BlackBerry resisted announcing major flaw in its software powering cars and hospital equipment

It has been reported that a flaw in software made by BlackBerry has left two hundred million cars, plus critical hospital and factory equipment, vulnerable to hackers. What is more, the company opted to keep it secret for months.

On Tuesday August 17th, BlackBerry disclosed that old but still widely used versions of an operating system called QNX contain a vulnerability that could let hackers cripple connected devices using it. However, other companies affected by the BadAlloc flaw, revealed the news in May. QNX is one of its flagship products, ,

It is also reported that the company initially denied that BadAlloc impacted its products at all. The company later resisted making a public announcement, even though it couldn’t identify and therefore inform all the customers using the software.

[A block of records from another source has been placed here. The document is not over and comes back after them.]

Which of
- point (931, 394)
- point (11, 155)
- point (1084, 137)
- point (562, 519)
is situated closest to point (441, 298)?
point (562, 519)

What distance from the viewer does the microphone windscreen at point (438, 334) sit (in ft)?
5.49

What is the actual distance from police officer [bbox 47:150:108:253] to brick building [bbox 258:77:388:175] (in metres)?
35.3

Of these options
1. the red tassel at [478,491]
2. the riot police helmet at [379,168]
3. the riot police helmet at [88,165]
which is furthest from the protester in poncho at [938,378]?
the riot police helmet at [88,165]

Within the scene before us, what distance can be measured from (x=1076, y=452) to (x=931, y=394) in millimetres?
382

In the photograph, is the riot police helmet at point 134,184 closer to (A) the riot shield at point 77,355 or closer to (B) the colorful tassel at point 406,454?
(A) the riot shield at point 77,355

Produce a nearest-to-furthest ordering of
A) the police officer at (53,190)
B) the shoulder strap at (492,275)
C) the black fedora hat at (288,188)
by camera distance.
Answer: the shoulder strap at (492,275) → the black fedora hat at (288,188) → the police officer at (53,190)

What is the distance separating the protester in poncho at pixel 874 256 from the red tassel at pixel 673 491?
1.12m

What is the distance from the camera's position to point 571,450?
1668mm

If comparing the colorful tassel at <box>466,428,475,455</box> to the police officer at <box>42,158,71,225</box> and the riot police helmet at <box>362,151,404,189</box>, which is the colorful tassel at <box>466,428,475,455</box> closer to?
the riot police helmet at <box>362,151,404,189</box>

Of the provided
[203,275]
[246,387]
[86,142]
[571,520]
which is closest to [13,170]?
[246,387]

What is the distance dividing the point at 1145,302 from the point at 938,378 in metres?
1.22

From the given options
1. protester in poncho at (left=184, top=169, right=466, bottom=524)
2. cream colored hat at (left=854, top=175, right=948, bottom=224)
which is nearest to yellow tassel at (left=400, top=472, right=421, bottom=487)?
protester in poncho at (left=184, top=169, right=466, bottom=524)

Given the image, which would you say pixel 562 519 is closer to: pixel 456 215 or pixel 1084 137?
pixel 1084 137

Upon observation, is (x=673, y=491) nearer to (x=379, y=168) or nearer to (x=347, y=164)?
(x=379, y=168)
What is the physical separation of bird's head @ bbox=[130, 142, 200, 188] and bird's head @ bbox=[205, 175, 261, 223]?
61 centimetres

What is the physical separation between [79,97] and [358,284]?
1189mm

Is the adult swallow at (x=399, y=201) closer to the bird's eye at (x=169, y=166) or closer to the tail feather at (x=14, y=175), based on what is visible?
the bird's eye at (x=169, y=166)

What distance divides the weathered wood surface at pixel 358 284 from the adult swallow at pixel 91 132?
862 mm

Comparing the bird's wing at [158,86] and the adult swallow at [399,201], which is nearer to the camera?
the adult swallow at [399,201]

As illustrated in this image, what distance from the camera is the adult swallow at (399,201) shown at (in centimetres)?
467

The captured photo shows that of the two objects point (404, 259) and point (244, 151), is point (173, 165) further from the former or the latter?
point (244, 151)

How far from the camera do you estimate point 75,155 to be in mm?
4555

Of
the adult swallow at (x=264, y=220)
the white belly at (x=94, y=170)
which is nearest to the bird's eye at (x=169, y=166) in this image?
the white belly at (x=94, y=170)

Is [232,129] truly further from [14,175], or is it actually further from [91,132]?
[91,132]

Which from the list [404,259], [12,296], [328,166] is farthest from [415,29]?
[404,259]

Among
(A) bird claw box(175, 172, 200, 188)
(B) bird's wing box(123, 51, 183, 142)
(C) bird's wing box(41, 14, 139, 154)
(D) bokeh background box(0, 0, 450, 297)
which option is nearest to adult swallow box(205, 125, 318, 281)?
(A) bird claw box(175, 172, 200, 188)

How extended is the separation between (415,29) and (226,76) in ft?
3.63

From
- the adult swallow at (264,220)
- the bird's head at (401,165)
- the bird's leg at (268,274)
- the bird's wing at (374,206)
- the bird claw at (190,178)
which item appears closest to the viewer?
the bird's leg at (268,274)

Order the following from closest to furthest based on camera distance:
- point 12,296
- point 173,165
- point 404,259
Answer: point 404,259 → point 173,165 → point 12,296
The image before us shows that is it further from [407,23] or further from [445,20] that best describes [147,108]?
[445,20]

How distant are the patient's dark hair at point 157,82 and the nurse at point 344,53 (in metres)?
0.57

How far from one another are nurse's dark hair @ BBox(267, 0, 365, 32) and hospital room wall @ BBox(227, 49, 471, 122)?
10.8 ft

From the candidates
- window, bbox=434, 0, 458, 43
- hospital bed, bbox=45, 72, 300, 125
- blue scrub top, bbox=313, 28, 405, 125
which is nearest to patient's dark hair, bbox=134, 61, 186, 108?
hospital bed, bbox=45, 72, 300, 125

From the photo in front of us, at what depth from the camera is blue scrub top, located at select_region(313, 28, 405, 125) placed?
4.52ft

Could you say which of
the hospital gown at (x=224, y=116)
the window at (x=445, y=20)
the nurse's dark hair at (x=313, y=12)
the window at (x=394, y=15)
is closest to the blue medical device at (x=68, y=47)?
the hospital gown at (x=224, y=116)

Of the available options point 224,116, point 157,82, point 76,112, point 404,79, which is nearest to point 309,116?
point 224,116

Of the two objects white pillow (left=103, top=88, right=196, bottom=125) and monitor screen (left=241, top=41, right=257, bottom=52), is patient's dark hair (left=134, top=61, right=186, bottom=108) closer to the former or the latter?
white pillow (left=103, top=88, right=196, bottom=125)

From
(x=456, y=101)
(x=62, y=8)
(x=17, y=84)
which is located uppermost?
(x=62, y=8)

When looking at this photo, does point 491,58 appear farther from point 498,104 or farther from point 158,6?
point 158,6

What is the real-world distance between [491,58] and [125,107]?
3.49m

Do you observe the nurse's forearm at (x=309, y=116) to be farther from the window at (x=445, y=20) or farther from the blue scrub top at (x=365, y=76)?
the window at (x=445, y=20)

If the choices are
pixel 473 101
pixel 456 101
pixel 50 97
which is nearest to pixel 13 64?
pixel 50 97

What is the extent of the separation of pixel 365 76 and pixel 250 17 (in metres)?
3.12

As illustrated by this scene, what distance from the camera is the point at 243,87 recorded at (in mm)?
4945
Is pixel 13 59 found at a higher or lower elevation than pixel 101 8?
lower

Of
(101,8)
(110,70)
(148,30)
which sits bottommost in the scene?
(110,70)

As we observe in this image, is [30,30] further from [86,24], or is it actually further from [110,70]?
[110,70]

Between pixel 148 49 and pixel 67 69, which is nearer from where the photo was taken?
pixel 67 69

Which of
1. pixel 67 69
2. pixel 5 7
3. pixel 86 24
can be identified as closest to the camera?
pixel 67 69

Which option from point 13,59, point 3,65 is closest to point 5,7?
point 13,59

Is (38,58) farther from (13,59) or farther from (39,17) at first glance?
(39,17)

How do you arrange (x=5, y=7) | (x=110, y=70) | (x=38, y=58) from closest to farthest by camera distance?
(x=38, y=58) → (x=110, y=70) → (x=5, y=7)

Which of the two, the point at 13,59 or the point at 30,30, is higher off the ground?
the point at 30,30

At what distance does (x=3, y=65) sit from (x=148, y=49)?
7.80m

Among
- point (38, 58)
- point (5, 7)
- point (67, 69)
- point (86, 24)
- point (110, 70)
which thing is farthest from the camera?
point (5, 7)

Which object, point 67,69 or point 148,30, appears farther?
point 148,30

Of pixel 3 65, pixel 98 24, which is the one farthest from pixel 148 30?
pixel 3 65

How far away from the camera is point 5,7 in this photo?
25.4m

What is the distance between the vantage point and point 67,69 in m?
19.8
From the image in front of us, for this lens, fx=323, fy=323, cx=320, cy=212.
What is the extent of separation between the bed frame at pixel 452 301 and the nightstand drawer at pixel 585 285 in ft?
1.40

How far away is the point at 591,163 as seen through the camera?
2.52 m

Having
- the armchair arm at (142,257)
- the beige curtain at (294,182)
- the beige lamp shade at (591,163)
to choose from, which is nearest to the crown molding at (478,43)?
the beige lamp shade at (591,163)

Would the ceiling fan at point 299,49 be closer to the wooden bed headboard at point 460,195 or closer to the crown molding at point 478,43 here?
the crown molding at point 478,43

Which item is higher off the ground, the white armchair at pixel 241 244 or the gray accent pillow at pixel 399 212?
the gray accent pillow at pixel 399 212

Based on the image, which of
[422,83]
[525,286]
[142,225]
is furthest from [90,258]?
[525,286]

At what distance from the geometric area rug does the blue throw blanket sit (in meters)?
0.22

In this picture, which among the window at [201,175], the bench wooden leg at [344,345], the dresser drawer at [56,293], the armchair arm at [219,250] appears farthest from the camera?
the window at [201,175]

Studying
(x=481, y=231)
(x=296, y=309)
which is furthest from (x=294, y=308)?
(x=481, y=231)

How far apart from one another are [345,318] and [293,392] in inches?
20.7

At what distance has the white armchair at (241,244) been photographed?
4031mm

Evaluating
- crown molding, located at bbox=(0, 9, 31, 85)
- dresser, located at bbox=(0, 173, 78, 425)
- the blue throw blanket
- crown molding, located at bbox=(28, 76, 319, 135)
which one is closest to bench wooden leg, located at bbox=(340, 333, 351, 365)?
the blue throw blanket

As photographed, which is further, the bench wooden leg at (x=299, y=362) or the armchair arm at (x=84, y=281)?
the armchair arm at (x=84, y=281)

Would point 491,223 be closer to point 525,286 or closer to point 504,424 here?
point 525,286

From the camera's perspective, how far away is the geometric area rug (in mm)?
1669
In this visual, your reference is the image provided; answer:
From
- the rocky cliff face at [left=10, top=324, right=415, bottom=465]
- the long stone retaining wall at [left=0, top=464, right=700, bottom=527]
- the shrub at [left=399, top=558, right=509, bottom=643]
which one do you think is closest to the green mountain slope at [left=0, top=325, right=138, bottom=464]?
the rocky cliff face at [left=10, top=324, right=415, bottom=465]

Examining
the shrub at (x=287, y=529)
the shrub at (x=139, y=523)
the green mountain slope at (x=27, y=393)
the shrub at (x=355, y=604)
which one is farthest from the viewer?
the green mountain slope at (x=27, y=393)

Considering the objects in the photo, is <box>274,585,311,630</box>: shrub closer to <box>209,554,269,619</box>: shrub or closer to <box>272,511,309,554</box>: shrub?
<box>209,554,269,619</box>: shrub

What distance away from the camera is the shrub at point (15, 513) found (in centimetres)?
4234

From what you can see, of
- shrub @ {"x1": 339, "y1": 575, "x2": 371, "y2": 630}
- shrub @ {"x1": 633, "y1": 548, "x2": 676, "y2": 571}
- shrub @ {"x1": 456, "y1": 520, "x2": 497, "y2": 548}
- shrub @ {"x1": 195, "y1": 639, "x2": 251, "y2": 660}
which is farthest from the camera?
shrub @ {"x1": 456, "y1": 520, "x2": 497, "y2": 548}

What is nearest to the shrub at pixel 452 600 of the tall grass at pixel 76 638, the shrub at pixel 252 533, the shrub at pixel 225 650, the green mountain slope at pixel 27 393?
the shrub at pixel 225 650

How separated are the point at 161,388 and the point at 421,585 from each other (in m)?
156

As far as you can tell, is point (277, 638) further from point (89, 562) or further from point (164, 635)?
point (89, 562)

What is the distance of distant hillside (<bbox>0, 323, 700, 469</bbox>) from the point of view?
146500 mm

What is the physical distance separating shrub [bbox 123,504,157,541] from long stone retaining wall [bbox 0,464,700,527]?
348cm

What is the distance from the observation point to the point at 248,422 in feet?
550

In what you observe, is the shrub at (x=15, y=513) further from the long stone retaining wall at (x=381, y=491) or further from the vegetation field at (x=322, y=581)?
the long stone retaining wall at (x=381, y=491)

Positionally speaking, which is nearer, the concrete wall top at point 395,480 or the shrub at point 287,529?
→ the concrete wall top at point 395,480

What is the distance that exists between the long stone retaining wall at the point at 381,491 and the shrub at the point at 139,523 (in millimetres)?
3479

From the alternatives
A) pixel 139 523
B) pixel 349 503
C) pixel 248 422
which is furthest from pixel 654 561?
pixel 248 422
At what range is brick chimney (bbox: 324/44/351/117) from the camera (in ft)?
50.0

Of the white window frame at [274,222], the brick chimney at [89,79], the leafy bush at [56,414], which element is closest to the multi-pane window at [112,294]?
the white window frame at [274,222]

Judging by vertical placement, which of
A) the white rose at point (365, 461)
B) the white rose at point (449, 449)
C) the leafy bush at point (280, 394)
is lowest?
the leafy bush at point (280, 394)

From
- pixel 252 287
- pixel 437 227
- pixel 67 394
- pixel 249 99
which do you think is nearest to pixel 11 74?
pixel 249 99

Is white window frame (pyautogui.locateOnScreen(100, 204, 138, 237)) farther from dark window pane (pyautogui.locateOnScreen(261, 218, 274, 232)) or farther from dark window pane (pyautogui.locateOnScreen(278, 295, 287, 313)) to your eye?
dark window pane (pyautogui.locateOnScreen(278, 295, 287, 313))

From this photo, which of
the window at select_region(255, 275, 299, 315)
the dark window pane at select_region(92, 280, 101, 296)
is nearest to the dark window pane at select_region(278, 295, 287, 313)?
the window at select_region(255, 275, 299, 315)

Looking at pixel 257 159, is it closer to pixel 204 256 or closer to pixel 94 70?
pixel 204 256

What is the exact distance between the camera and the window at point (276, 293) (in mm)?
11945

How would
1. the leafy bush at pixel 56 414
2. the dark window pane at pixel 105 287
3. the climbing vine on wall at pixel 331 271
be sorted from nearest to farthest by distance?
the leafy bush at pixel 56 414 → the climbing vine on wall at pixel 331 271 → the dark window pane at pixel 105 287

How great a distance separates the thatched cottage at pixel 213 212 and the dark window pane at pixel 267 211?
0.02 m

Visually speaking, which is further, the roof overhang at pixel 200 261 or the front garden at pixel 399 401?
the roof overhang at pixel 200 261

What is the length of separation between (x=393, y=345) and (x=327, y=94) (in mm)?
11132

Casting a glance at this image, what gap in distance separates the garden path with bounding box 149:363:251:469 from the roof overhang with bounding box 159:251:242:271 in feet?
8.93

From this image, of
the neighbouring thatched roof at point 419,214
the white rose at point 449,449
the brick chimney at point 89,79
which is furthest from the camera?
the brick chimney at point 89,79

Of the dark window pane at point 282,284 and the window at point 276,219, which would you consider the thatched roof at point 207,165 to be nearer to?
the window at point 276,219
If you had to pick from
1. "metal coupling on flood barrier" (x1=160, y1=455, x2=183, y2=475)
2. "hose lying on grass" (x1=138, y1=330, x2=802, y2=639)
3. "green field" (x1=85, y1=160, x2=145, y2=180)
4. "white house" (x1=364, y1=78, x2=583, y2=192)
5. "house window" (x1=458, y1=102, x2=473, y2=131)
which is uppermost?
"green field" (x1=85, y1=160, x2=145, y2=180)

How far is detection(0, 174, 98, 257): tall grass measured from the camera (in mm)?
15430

Commenting on this, Yossi Naar, co-founder and chief visionary officer at Cybereason, says, “vulnerability disclosure is appalling when you read what Blackberry said about fixing the vulnerability or even admitting it existed.

This is a good illustration of how broken IoT security really is. However, the QNX case isn’t special in any way. Hardware vendors should provide mechanisms for easy remote updates for their software and limit the attack surface of their devices as much as possible. Unfortunately for many, security is not top of mind.

“No one can say with certainty how any of the cars running QNX can be exploited. 200 million possible vulnerable cars is a big number, but IoT devices already outnumber everything else. We don’t know how these cars are connected, or who controls the connection, as that plays a major factor in the impact on the exploitability.

Just because something is vulnerable doesn’t mean you can exploit it. Today, there are an estimated 46 billion IoT devices in use around the world. If 1% of the devices has terrible security, we’re still talking about hundreds of millions of vulnerable devices. The unfortunate truth today is that only a small minority of devices today have proper protection,” he adds.

“One problem is that you might find more than one billion devices running QNX on the open web, and updating a device isn’t like updating your Windows installation or even a server it’s very likely that the specific vendor making a particular piece of hardware must patch it, and then it somehow needs to be delivered.

In general, IoT has terrible security, but it is hardly a concern in most cases. Some vendors do better, others do nothing. When you’re competing in a market, needing to balance cost, power consumption, size, scale and many other issues security takes a back seat. The same was true for PCs for many years, no one cared enough.

“Before hackers found a way to charge ransom through Bitcoin and other anonymous currency, there was much less incentive to hack. When it became a business, it turned out to be lucrative for hackers and devastating for defenders. Only now, more and more people are making it top of mind. If someone figures out how to code ransomware for 100 million IoT devices of one type or another, we will start seeing vendors taking it more seriously. But if your customers don’t demand security, and you aren’t rewarded for investing in it there’s little incentive to fix it.”

Naar concedes, “I don’t know the specifics of the exploit, but if it’s possible to remotely exploit these vulnerabilities then this could truly be a dangerous thing. BadAlloc is a collection of 25 different overflow vulnerabilities the very kind that anyone who looks for will likely find in untested code. These are extremely common and many have plagued Windows and other operating systems for years.”